Yes, but the *real* problem in AN556, is that example 3,4 and 5 (I
think) has
an incorrect calculation of the "Calculated-GOTO" that will get the
code into an infinite loop if called with 0 (zero) as the "index"...
i think my code prob was just a matter of accounting for
the extra PCL increment after i load in the offset. not sure yet, i have
to try.

That kind of sounds as the bug in the AN556, not sure...
is there anyway to subscribe to the mailing list without getting
inundated with every post that gets sent to POClist.

You first subscribe, then send mails to the listserver with commands
specifying which "topics" you want to get. [PIC], [AVR], [EE] are some
of them.

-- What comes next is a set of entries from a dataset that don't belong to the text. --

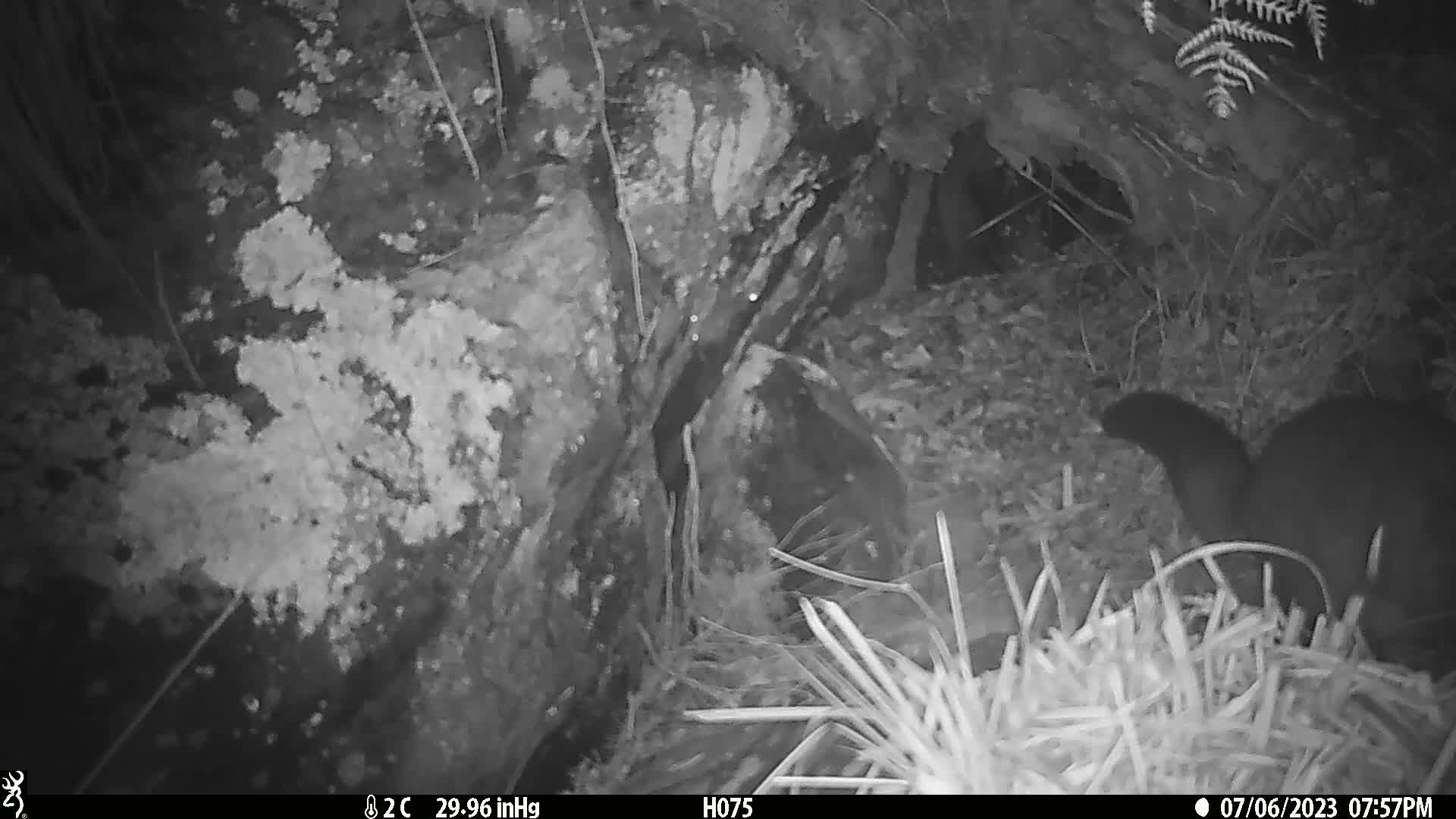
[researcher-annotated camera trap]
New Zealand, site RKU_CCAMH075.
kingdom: Animalia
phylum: Chordata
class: Mammalia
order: Diprotodontia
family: Phalangeridae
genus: Trichosurus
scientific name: Trichosurus vulpecula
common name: common brushtail possum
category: possum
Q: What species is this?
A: Possum (common brushtail possum) (Trichosurus vulpecula).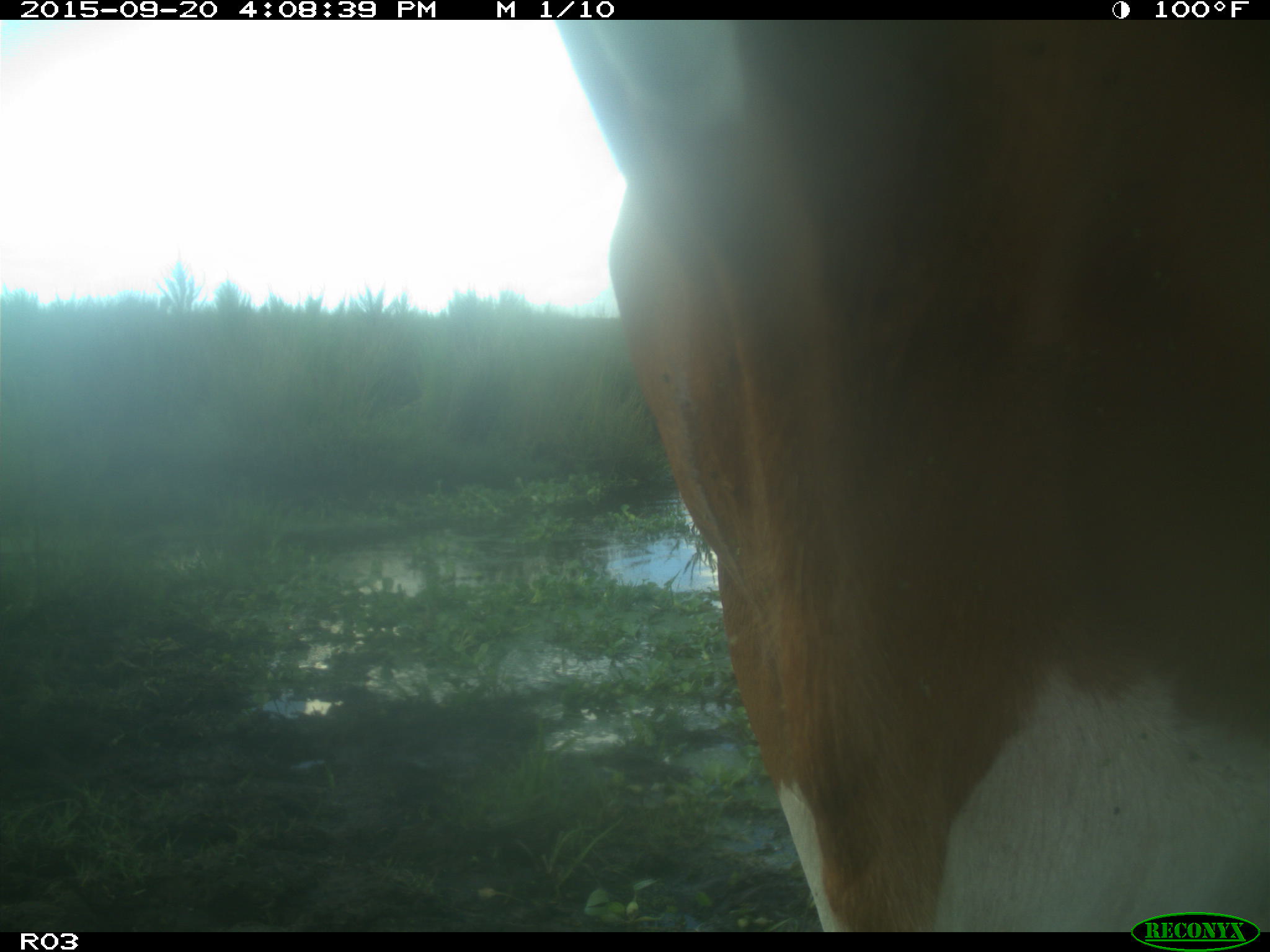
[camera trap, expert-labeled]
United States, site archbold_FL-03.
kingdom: Animalia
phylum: Chordata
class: Mammalia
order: Artiodactyla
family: Bovidae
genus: Bos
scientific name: Bos taurus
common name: domestic cow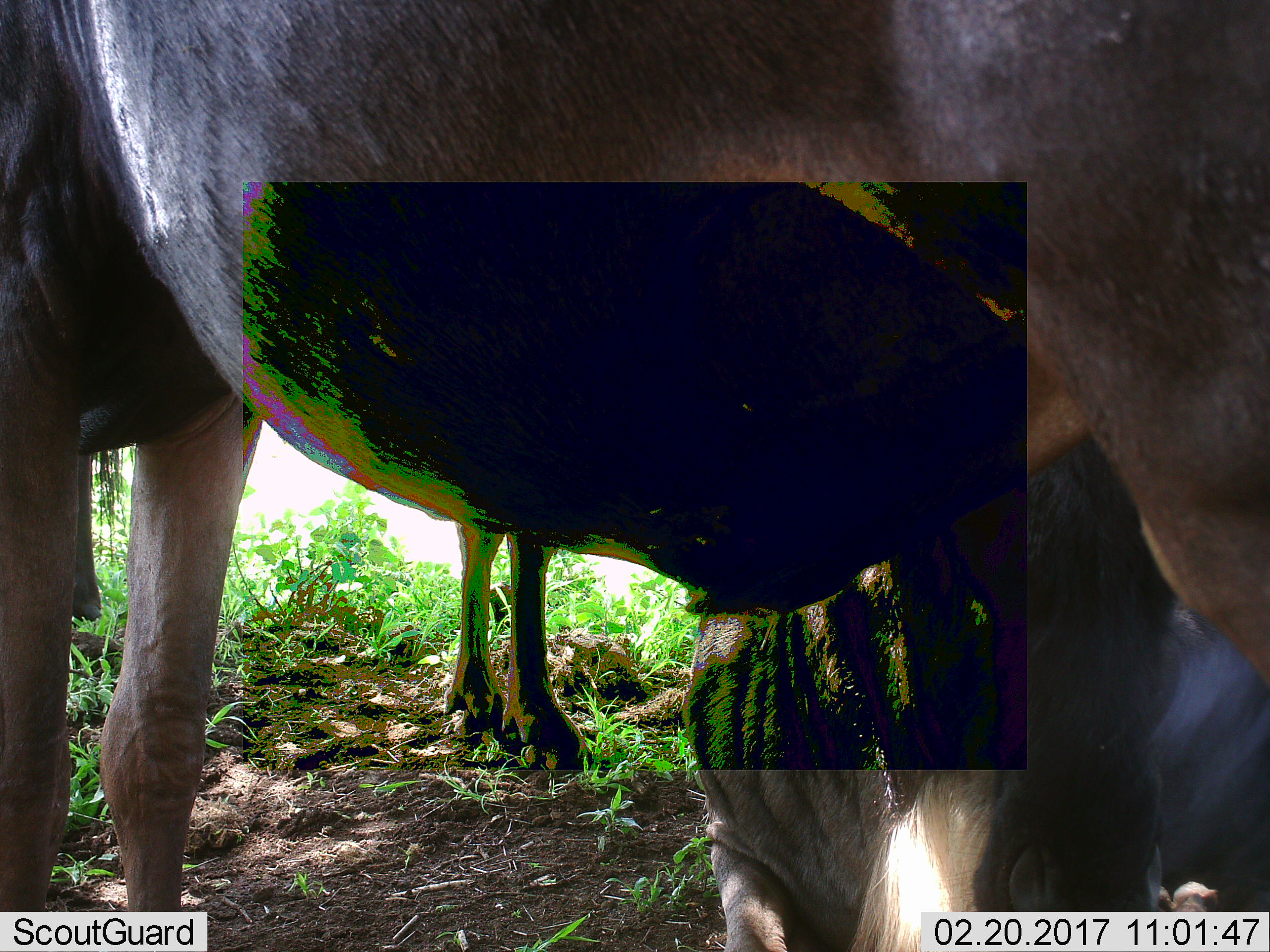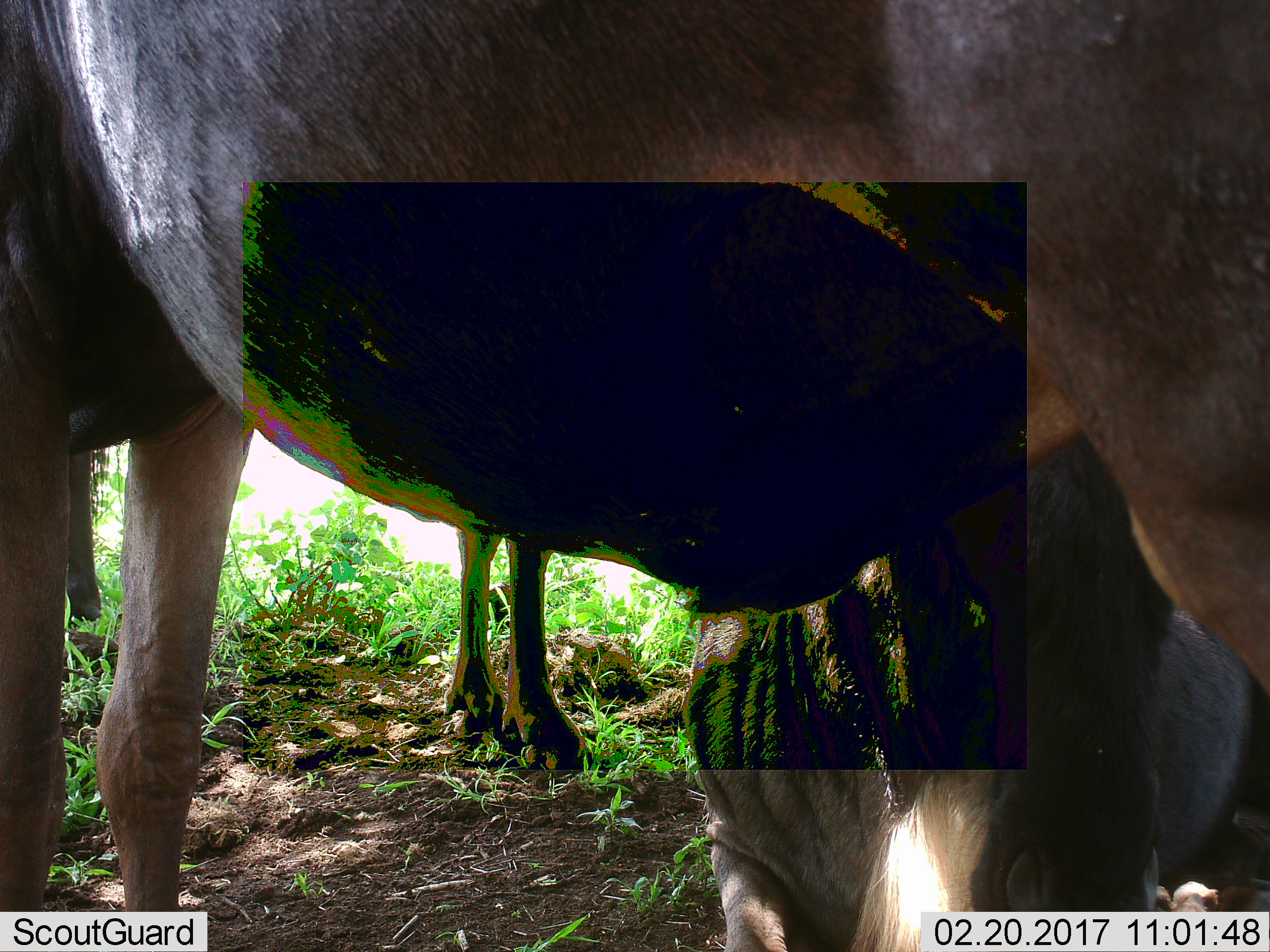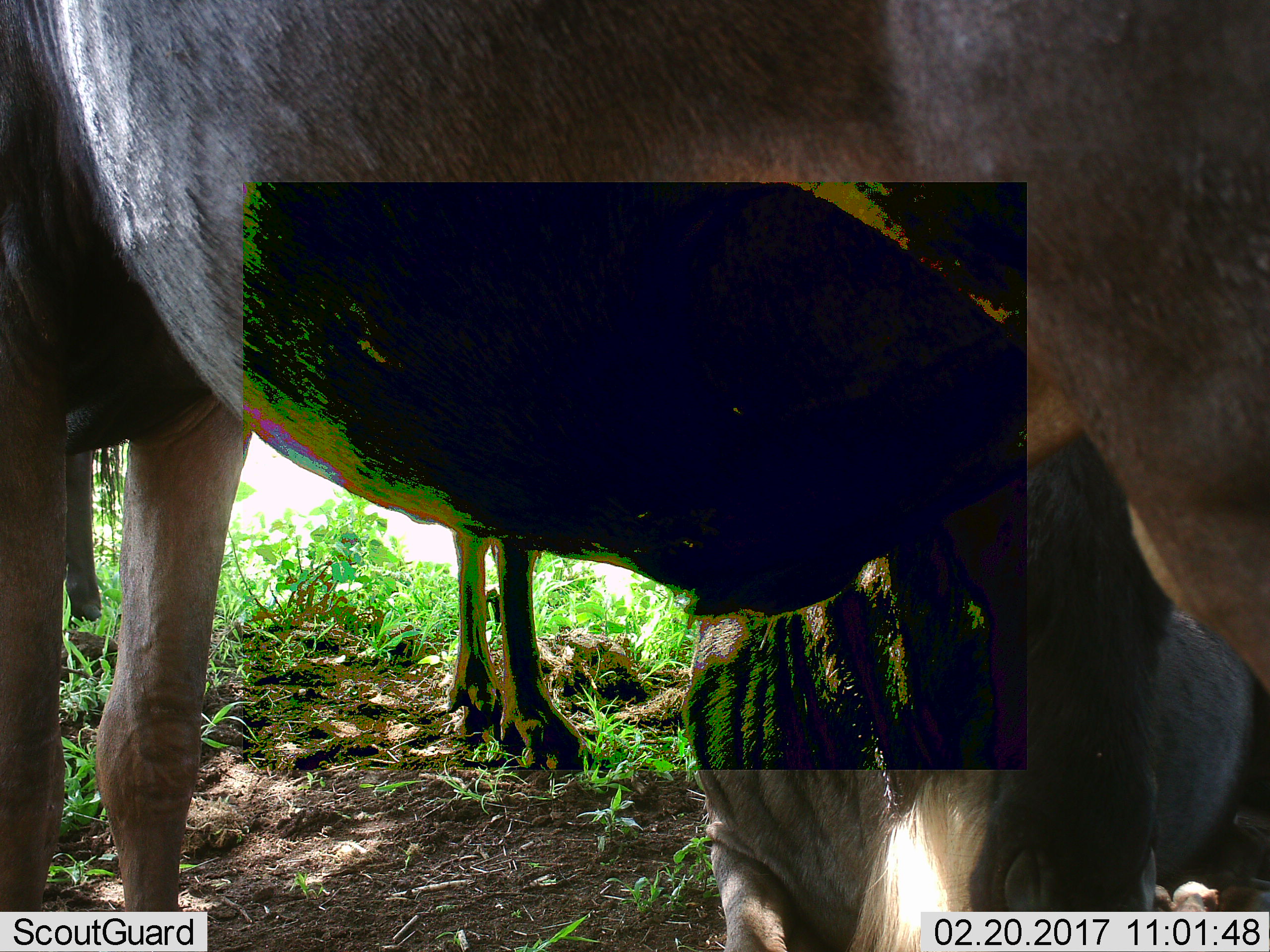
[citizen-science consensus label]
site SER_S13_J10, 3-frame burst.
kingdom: Animalia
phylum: Chordata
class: Mammalia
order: Artiodactyla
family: Bovidae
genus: Connochaetes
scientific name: Connochaetes taurinus taurinus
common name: blue wildebeest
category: wildebeestblue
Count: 3.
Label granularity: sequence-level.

I have PIC and E and get about 20-30 mails a day.


Anyway, try it, if you don't like it, just remove yourself...

Jan-Erik.
 
A

Active8

Jan 1, 1970
0
Yes, but the *real* problem in AN556, is that example 3,4 and 5 (I
think) has
an incorrect calculation of the "Calculated-GOTO" that will get the
code into an infinite loop if called with 0 (zero) as the "index"...

can't remember. i'll look at it again. the calculated goto is a good one
so i'll have to fix the code.
That kind of sounds as the bug in the AN556, not sure...

maybe. nothing like stepping through code to make sure.
is there anyway to subscribe to the mailing list without getting
inundated with every post that gets sent to POClist.

You first subscribe, then send mails to the listserver with commands
specifying which "topics" you want to get. [PIC], [AVR], [EE] are some
of them. I have PIC and E and get about 20-30 mails a day.


Anyway, try it, if you don't like it, just remove yourself...

yeah, it looks good. i can always add filters on my end, too.